A bill in the state Legislature would enable New Jersey to recognize out-of-state nurses’ licenses, a move which business advocates say would help satisfy a rising need for nursing staff.
Under Assembly Bill 1597, New Jersey would enter the Nurse Licensure Compact, consisting of 31 states, where a nurse need only to acquire a license in one of those states to work in any other of the member states.
The Assembly Health and Senior Services Committee unanimously approved A1597 at its Jan. 17 meeting.

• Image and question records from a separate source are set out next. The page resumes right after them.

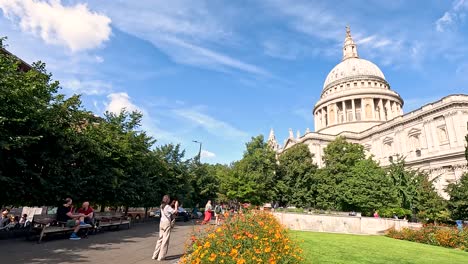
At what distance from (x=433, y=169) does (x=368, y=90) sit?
27.9 meters

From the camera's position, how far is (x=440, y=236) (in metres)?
16.8

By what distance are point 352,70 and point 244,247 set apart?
7935 cm

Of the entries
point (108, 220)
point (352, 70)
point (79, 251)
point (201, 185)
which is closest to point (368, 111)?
point (352, 70)

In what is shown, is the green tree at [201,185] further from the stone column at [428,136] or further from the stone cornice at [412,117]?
the stone column at [428,136]

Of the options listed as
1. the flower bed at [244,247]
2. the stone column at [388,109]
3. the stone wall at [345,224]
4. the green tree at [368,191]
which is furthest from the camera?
the stone column at [388,109]

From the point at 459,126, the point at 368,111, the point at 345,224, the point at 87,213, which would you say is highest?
the point at 368,111

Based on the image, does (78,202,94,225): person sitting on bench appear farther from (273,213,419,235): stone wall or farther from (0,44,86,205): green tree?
(273,213,419,235): stone wall

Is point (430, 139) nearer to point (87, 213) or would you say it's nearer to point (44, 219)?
point (87, 213)

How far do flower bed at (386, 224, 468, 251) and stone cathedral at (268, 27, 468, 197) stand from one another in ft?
75.4

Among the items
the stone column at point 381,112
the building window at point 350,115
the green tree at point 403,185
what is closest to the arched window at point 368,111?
the stone column at point 381,112

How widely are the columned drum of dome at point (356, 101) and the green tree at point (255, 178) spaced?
117 ft

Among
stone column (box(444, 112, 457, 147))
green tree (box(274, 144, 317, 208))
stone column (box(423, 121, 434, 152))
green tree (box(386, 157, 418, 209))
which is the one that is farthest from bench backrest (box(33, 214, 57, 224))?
stone column (box(423, 121, 434, 152))

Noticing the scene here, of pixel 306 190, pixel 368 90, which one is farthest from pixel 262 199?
pixel 368 90

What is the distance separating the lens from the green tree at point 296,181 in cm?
3572
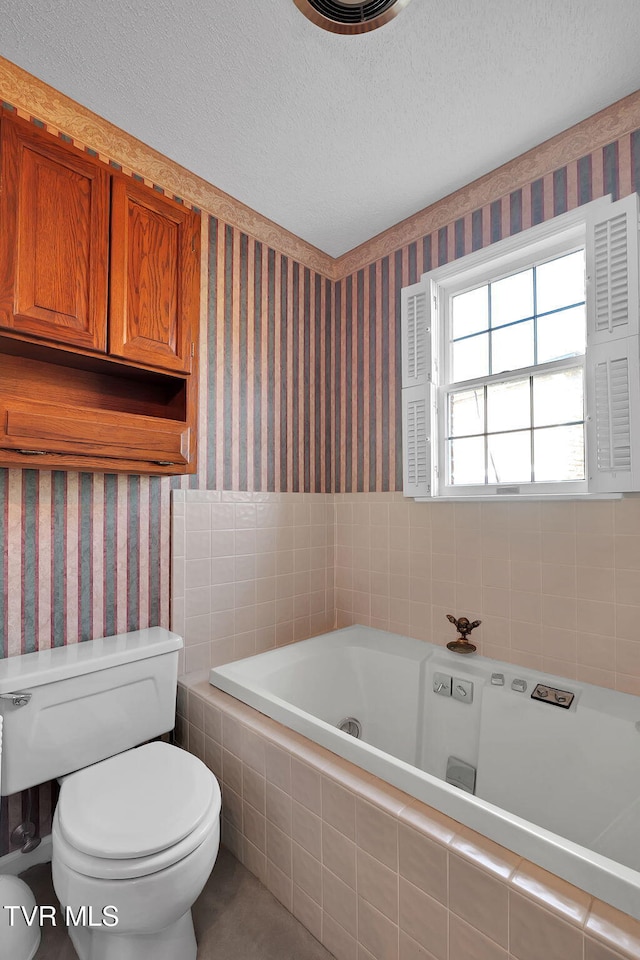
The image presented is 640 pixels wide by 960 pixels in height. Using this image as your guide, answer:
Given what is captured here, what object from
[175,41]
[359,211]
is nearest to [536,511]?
[359,211]

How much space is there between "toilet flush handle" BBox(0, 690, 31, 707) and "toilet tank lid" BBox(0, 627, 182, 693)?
0.04ft

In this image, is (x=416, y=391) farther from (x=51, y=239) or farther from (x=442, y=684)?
(x=51, y=239)

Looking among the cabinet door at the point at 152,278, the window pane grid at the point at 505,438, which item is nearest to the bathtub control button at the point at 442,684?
the window pane grid at the point at 505,438

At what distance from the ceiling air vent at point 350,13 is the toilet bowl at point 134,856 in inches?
85.5

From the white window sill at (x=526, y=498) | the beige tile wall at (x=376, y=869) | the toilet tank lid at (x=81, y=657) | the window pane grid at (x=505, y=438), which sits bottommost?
the beige tile wall at (x=376, y=869)

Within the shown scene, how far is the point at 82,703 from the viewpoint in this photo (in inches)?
59.6

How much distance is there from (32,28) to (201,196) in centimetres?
79

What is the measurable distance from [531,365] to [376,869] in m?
1.85

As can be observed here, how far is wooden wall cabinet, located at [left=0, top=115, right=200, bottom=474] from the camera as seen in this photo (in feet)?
4.49

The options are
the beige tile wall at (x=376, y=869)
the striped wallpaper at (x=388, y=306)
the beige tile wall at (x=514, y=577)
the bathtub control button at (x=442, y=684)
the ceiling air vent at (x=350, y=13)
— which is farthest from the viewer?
the bathtub control button at (x=442, y=684)

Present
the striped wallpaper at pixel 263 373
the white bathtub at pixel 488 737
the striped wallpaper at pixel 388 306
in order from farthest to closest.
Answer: the striped wallpaper at pixel 263 373 → the striped wallpaper at pixel 388 306 → the white bathtub at pixel 488 737

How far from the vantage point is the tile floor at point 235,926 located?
131 centimetres

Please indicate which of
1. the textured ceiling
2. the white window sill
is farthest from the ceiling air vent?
the white window sill

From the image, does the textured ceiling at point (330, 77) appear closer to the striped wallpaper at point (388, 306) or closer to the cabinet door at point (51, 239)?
the striped wallpaper at point (388, 306)
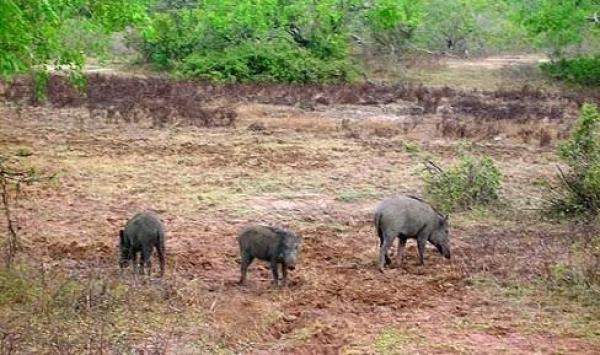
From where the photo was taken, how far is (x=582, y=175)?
1314 cm

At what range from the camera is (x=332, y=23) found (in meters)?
36.7

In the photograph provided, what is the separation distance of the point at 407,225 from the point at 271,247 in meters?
1.88

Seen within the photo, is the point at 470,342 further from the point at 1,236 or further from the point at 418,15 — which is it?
the point at 418,15

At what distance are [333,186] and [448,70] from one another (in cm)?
2375

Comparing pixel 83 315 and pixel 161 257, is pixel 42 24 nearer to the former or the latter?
pixel 161 257

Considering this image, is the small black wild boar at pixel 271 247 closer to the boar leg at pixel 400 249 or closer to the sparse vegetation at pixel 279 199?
the sparse vegetation at pixel 279 199

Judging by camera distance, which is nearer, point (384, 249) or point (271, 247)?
point (271, 247)

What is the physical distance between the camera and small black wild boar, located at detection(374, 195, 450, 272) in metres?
11.1

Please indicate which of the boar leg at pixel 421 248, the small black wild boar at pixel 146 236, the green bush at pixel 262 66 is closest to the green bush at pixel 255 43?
the green bush at pixel 262 66

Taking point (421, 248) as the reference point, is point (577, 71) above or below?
below

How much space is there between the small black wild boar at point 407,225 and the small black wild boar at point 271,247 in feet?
4.35

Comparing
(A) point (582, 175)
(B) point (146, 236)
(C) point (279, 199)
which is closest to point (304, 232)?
(C) point (279, 199)

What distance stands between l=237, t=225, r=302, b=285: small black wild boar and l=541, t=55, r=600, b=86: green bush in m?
27.6

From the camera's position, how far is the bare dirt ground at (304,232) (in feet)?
28.6
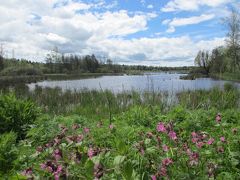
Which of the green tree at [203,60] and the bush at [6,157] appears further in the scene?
the green tree at [203,60]

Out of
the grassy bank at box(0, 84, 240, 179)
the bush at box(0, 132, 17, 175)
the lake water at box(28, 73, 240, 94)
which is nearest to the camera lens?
the grassy bank at box(0, 84, 240, 179)

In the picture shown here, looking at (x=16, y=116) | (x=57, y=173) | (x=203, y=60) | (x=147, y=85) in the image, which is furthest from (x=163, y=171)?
(x=203, y=60)

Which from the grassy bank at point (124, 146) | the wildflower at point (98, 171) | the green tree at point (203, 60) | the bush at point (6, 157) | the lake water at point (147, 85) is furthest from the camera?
the green tree at point (203, 60)

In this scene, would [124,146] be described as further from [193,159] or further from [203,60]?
[203,60]

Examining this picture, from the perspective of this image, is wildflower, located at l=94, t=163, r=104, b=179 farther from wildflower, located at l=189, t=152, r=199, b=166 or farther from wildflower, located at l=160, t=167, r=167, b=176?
wildflower, located at l=189, t=152, r=199, b=166

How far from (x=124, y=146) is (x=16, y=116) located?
4220mm

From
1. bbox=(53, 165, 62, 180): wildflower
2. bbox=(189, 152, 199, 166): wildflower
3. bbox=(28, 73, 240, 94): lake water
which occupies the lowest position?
bbox=(28, 73, 240, 94): lake water

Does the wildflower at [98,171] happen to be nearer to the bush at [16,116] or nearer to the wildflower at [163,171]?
the wildflower at [163,171]

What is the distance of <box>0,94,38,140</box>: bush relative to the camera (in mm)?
5406

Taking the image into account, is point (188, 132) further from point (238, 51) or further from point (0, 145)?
point (238, 51)

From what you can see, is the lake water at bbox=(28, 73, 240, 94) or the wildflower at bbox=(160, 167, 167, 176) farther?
the lake water at bbox=(28, 73, 240, 94)

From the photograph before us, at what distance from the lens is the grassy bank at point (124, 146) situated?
71.2 inches

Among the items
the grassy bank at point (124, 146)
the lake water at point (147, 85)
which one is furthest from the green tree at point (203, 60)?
the grassy bank at point (124, 146)

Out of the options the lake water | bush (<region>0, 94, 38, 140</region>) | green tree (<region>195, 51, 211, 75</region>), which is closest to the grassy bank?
bush (<region>0, 94, 38, 140</region>)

“Recognizing the out-of-state licenses of professional nurses is an effective way for New Jersey to relieve a severe shortage of certified professionals,” reads a Thursday statement from the New Jersey Business and Industry Association.
The nurse would only have to meet the licensure requirements in their state of residence.
The current member states include Arizona, Arkansas, Colorado, Delaware, Idaho, Iowa, Kentucky, Maine, Maryland, Missouri, Mississippi, Montana, Nebraska, New Hampshire, New Mexico, North Carolina, North Dakota, Rhode Island, South Carolina, South Dakota, Tennessee, Texas, Utah, Virginia and Wisconsin.
“Like many states, New Jersey needs more nurses,” NJBIA Vice President Tony Bawidamann said in a Thursday statement. “Mandating staffing levels doesn’t do any good if we don’t have the professionals to staff the facilities in the first place.”
“This bill makes it easier for professional nurses to work in New Jersey, which will make it easier for us to start reducing our nursing shortage,” Bawidamann added.